Boos and Views, A Republican Debate Recap
Did Republicans boo a gay soldier? Did Michele Bachmann finally take herself out of the running? And did anyone ever ask Gary Johnson a question? It’s debate recap time!
The two biggest stories from last night’s debate were of course the crowd booing a gay soldier who asked a question about Don’t Ask, Don’t Tell, and the continuing feud between Texas Governor Rick Perry and former Massachusetts Governor Mitt Romney.
The “booing audience” controversy has overtaken most of the debate coverage. When an Iraq soldier asked if Republican candidates would repeal Don’t Ask Don’t Tell, and outed himself as gay and in the military, boos were heard from the audience. But did the audience really boo? According to Dave Weigel at Slate, the “audience” didn’t boo, one member did, and the rest of the noise was others telling him to be quiet. Maybe that’s true, but there sure was a lot of cheering when former Senator Rick Santorum said the policy should be reinstated anyway.
Meanwhile, the stars of the debate were once again Romney and Perry, with Romney coming off as the victor and Perry still looking awkward and unprepared. Perry’s performance was called “uneven” by some, and “peevish and defensive” by others. Is the Perry lovefest coming to an end?
Then there’s Minnesota Congresswoman Michele Bachmann. A near non-player in the debate, by the end people were even asking if she was still there. Her only spotlight moment?

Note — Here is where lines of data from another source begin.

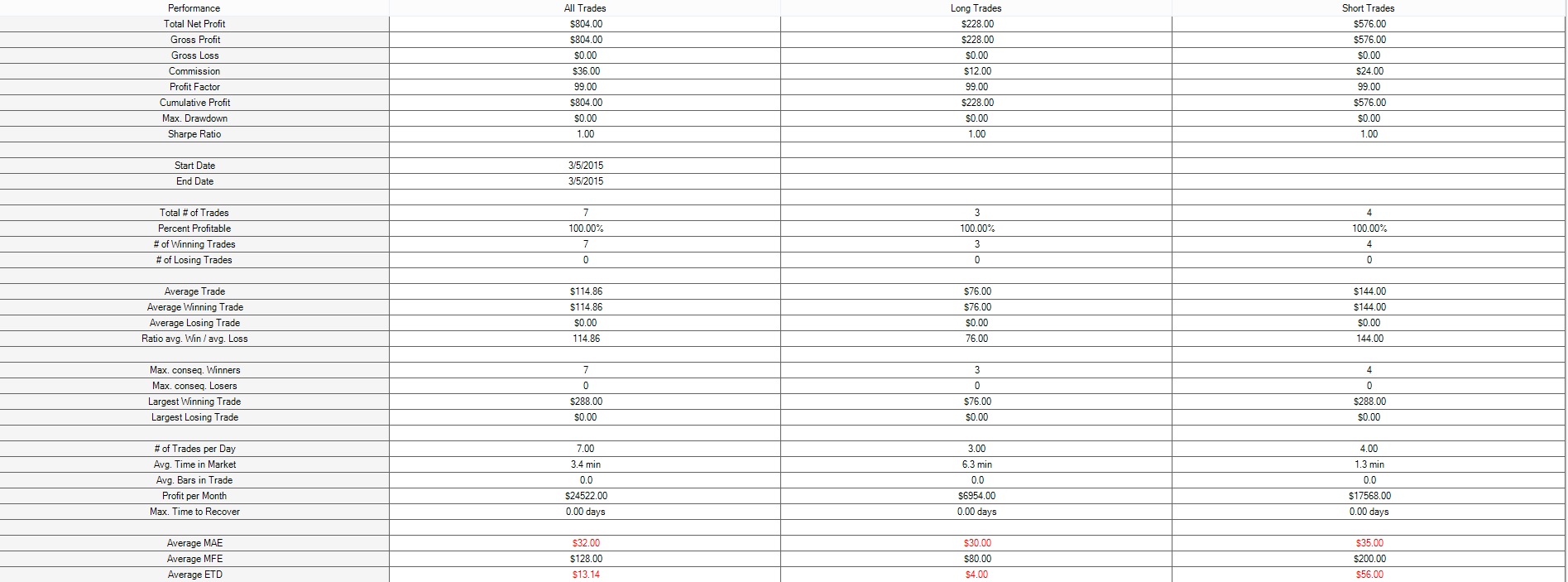 | Performance | All Trades | Long Trades | Short Trades |
|---|---|---|---|
| Total Net Profit | $804.00 | $228.00 | $576.00 |
| Gross Profit | $804.00 | $228.00 | $576.00 |
| Gross Loss | $0.00 | $0.00 | $0.00 |
| Commission | $36.00 | $12.00 | $24.00 |
| Profit Factor | 99.00 | 99.00 | 99.00 |
| Cumulative Profit | $804.00 | $228.00 | $576.00 |
| Max. Drawdown | $0.00 | $0.00 | $0.00 |
| Sharpe Ratio | 1.00 | 1.00 | 1.00 |
| | | | |
| Start Date | 3/5/2015 | | |
| End Date | 3/5/2015 | | |
| | | | |
| Total # of Trades | 7 | 3 | 4 |
| Percent Profitable | 100.00% | 100.00% | 100.00% |
| # of Winning Trades | 7 | 3 | 4 |
| # of Losing Trades | 0 | 0 | 0 |
| | | | |
| Average Trade | $114.86 | $76.00 | $144.00 |
| Average Winning Trade | $114.86 | $76.00 | $144.00 |
| Average Losing Trade | $0.00 | $0.00 | $0.00 |
| Ratio avg. Win / avg. Loss | 114.86 | 76.00 | 144.00 |
| | | | |
| Max. conseq. Winners | 7 | 3 | 4 |
| Max. conseq. Losers | 0 | 0 | 0 |
| Largest Winning Trade | $288.00 | $76.00 | $288.00 |
| Largest Losing Trade | $0.00 | $0.00 | $0.00 |
| | | | |
| # of Trades per Day | 7.00 | 3.00 | 4.00 |
| Avg. Time in Market | 3.4 min | 6.3 min | 1.3 min |
| Avg. Bars in Trade | 0.0 | 0.0 | 0.0 |
| Profit per Month | $24522.00 | $6954.00 | $17568.00 |
| Max. Time to Recover | 0.00 days | 0.00 days | 0.00 days |
| | | | |
| Average MAE | $32.00 | $30.00 | $35.00 |
| Average MFE | $128.00 | $80.00 | $200.00 |
| Average ETD | $13.14 | $4.00 | $56.00 |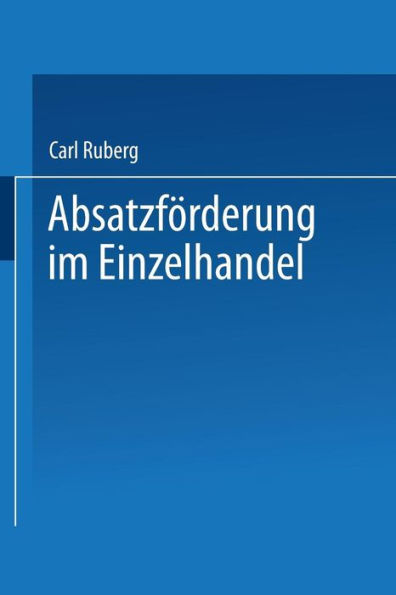 Carl Ruberg

Absatzförderung im Einzelhandel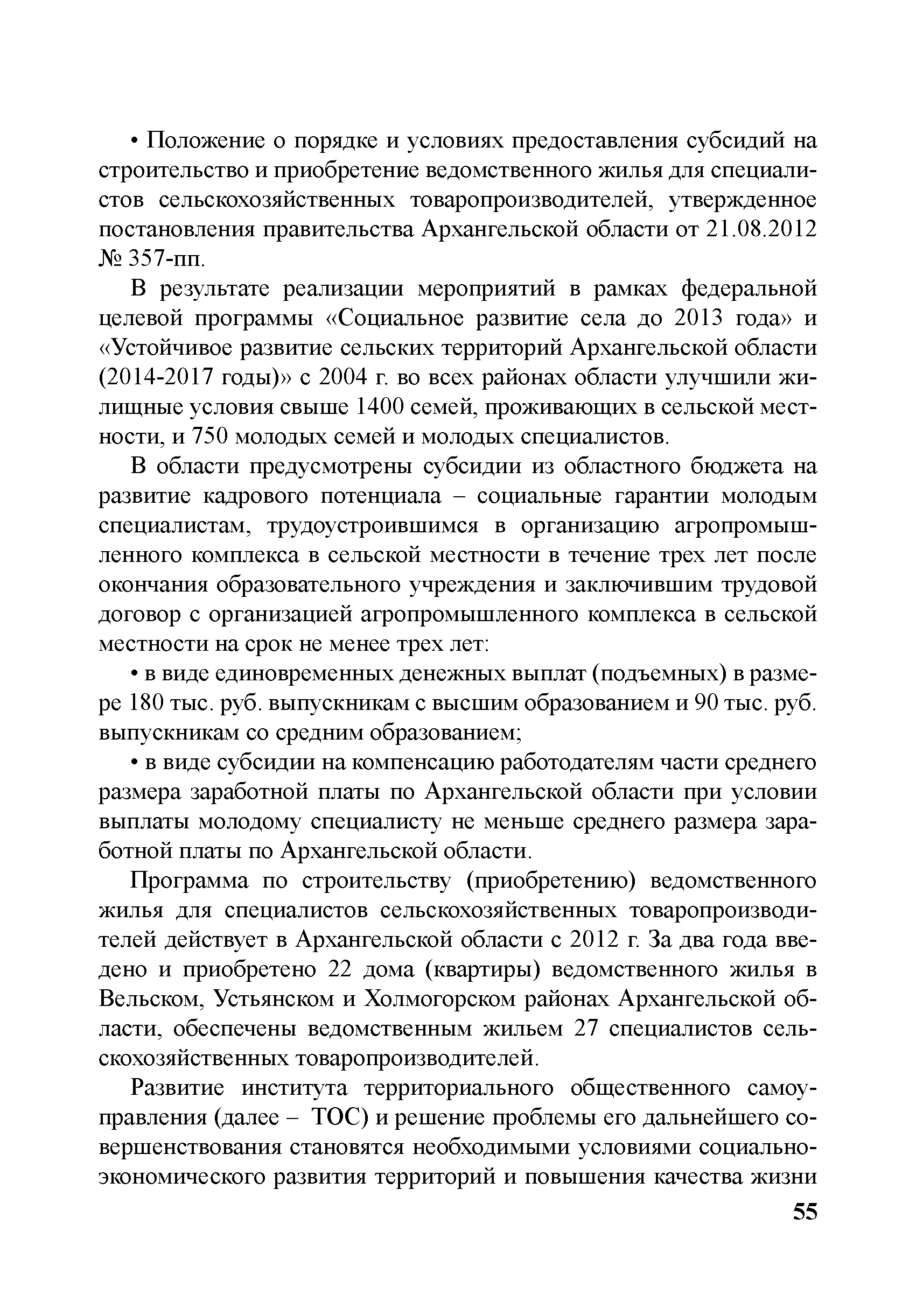 • Положение о порядке и условиях предоставления субсидий на строительство и приобретение ведомственного жилья для специалистов сельскохозяйственных товаропроизводителей, утвержденное постановления правительства Архангельской области от 21.08.2012 № 357-пп.

В результате реализации мероприятий в рамках федеральной целевой программы «Социальное развитие села до 2013 года» и «Устойчивое развитие сельских территорий Архангельской области (2014-2017 годы)» с 2004 г. во всех районах области улучшили жилищные условия свыше 1400 семей, проживающих в сельской местности, и 750 молодых семей и молодых специалистов.

В области предусмотрены субсидии из областного бюджета на развитие кадрового потенциала – социальные гарантии молодым специалистам, трудоустроившимся в организацию агропромышленного комплекса в сельской местности в течение трех лет после окончания образовательного учреждения и заключившим трудовой договор с организацией агропромышленного комплекса в сельской местности на срок не менее трех лет:

• в виде единовременных денежных выплат (подъемных) в размере 180 тыс. руб. выпускникам с высшим образованием и 90 тыс. руб. выпускникам со средним образованием;

• в виде субсидии на компенсацию работодателям части среднего размера заработной платы по Архангельской области при условии выплаты молодому специалисту не меньше среднего размера заработной платы по Архангельской области.

Программа по строительству (приобретению) ведомственного жилья для специалистов сельскохозяйственных товаропроизводителей действует в Архангельской области с 2012 г. За два года введено и приобретено 22 дома (квартиры) ведомственного жилья в Вельском, Устьянском и Холмогорском районах Архангельской области, обеспечены ведомственным жильем 27 специалистов сельскохозяйственных товаропроизводителей.

Развитие института территориального общественного самоуправления (далее – ТОС) и решение проблемы его дальнейшего совершенствования становятся необходимыми условиями социально-экономического развития территорий и повышения качества жизни

55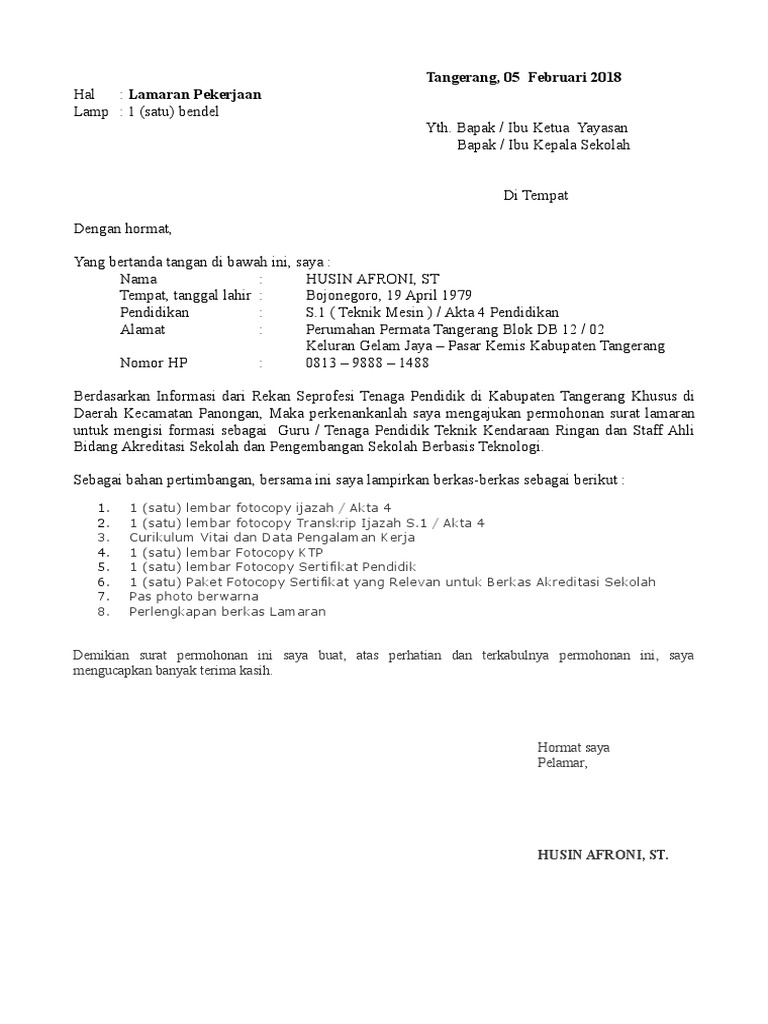 Tangerang, 05 Februari 2018

Hal : Lamaran Pekerjaan
Lamp : 1 (satu) bendel

Yth. Bapak / Ibu Ketua Yayasan
Bapak / Ibu Kepala Sekolah

Di Tempat

Dengan hormat,

Yang bertanda tangan di bawah ini, saya :

Nama : HUSIN AFRONI, ST
Tempat, tanggal lahir : Bojonegoro, 19 April 1979
Pendidikan : S.1 ( Teknik Mesin ) / Akta 4 Pendidikan
Alamat : Perumahan Permata Tangerang Blok DB 12 / 02
Keluran Gelam Jaya – Pasar Kemis Kabupaten Tangerang
Nomor HP : 0813 – 9888 – 1488

Berdasarkan Informasi dari Rekan Seprofesi Tenaga Pendidik di Kabupaten Tangerang Khusus di Daerah Kecamatan Panongan, Maka perkenankanlah saya mengajukan permohonan surat lamaran untuk mengisi formasi sebagai Guru / Tenaga Pendidik Teknik Kendaraan Ringan dan Staff Ahli Bidang Akreditasi Sekolah dan Pengembangan Sekolah Berbasis Teknologi.

Sebagai bahan pertimbangan, bersama ini saya lampirkan berkas-berkas sebagai berikut :

1. 1 (satu) lembar fotocopy ijazah / Akta 4
2. 1 (satu) lembar fotocopy Transkrip Ijazah S.1 / Akta 4
3. Curikulum Vitai dan Data Pengalaman Kerja
4. 1 (satu) lembar Fotocopy KTP
5. 1 (satu) lembar Fotocopy Sertifikat Pendidik
6. 1 (satu) Paket Fotocopy Sertifikat yang Relevan untuk Berkas Akreditasi Sekolah
7. Pas photo berwarna
8. Perlengkapan berkas Lamaran

Demikian surat permohonan ini saya buat, atas perhatian dan terkabulnya permohonan ini, saya mengucapkan banyak terima kasih.

Hormat saya
Pelamar,

HUSIN AFRONI, ST.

When she declared that there should be no taxes whatsoever, and people should get to keep “every dollar you earn.”
And former New Mexico Governor Gary Johnson, participating in his first debate, actually won praise for best line of the night when he said, “My next door neighbor’s two dogs have created more shovel ready jobs than this president.” Too bad he stole it from Rush Limbaugh.